[Scene-based reasoning records]
— begin —

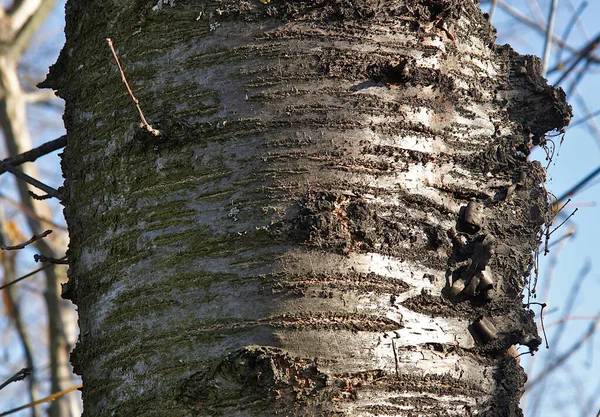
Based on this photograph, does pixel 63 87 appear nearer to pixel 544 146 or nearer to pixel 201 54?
pixel 201 54

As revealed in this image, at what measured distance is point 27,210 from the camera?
4426mm

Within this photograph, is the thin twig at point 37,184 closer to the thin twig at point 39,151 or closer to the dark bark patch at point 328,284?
the thin twig at point 39,151

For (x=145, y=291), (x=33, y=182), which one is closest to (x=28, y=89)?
(x=33, y=182)

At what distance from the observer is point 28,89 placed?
25.9 ft

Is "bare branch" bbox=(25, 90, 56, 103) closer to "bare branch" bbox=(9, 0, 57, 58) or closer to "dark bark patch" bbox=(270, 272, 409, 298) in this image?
"bare branch" bbox=(9, 0, 57, 58)

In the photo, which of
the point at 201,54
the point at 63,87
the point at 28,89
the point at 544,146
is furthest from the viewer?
the point at 28,89

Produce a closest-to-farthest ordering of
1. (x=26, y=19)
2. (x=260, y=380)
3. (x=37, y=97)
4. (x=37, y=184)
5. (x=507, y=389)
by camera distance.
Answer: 1. (x=260, y=380)
2. (x=507, y=389)
3. (x=37, y=184)
4. (x=26, y=19)
5. (x=37, y=97)

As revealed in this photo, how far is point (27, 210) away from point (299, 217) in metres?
3.91

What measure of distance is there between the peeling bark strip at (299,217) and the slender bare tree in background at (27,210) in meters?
3.50

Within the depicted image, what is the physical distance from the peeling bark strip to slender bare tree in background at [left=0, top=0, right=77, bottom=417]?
3.50 meters

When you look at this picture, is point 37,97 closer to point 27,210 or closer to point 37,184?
point 27,210

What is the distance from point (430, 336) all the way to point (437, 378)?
7 centimetres

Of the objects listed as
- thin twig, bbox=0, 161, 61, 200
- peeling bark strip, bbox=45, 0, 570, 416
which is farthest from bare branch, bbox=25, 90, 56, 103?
peeling bark strip, bbox=45, 0, 570, 416

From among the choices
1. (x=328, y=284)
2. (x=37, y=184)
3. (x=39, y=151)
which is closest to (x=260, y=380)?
(x=328, y=284)
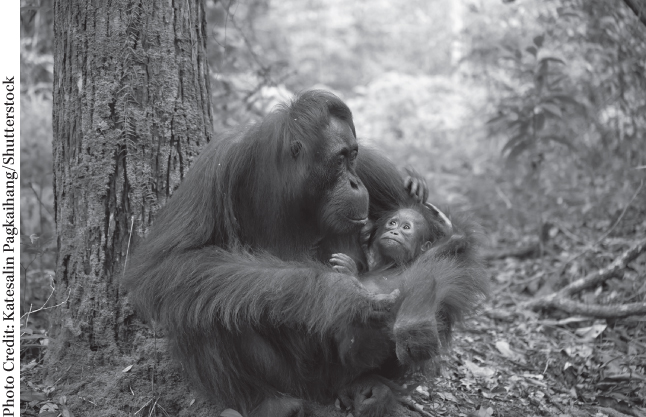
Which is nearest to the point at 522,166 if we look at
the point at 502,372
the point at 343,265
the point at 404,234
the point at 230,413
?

— end —

[Your objective]: Rewrite the entire listing, replacing "photograph" with "image" and keeping everything else the same. Omit the pictures from your version.

[Worked solution]:
Based on this image, does pixel 63 87 appear nearer to pixel 544 146 or nearer to pixel 201 54?
pixel 201 54

As revealed in this image, at what measured distance is point 27,210 from the camera?
4426mm

Within this image, is the thin twig at point 37,184 closer to the thin twig at point 39,151 or closer to the dark bark patch at point 328,284?
the thin twig at point 39,151

For (x=145, y=291), (x=33, y=182), which one is closest to (x=28, y=89)?
(x=33, y=182)

At what distance from the observer is point 28,89 placed?
25.9 ft

Is "bare branch" bbox=(25, 90, 56, 103) closer to "bare branch" bbox=(9, 0, 57, 58) or closer to "dark bark patch" bbox=(270, 272, 409, 298) in this image?
"bare branch" bbox=(9, 0, 57, 58)

In the photo, which of
the point at 201,54
the point at 63,87
the point at 28,89
the point at 544,146
is furthest from the viewer?
the point at 28,89

Produce a closest-to-farthest ordering of
1. (x=26, y=19)
2. (x=260, y=380)
3. (x=37, y=97)
4. (x=37, y=184)
5. (x=507, y=389)
by camera distance.
Answer: 1. (x=260, y=380)
2. (x=507, y=389)
3. (x=37, y=184)
4. (x=26, y=19)
5. (x=37, y=97)

As revealed in this photo, how far is point (27, 210) away from point (299, 217) in metres?
3.91

What measure of distance is there between the peeling bark strip at (299,217) and the slender bare tree in background at (27,210) in meters?
3.50

Within the depicted image, what is the physical distance from the peeling bark strip to slender bare tree in background at [left=0, top=0, right=77, bottom=417]?
3.50 meters

When you look at this picture, is point 37,97 closer to point 27,210 or closer to point 37,184?
point 27,210

What is the distance from point (430, 336) all the way to point (437, 378)?
7 centimetres

Of the objects listed as
- thin twig, bbox=0, 161, 61, 200
- peeling bark strip, bbox=45, 0, 570, 416
which is farthest from bare branch, bbox=25, 90, 56, 103?
peeling bark strip, bbox=45, 0, 570, 416

From among the choices
1. (x=328, y=284)
2. (x=37, y=184)
3. (x=39, y=151)
which is closest to (x=260, y=380)?
(x=328, y=284)
Which is nearest to the point at 522,166 if we look at
the point at 502,372
the point at 343,265
the point at 404,234
the point at 230,413
?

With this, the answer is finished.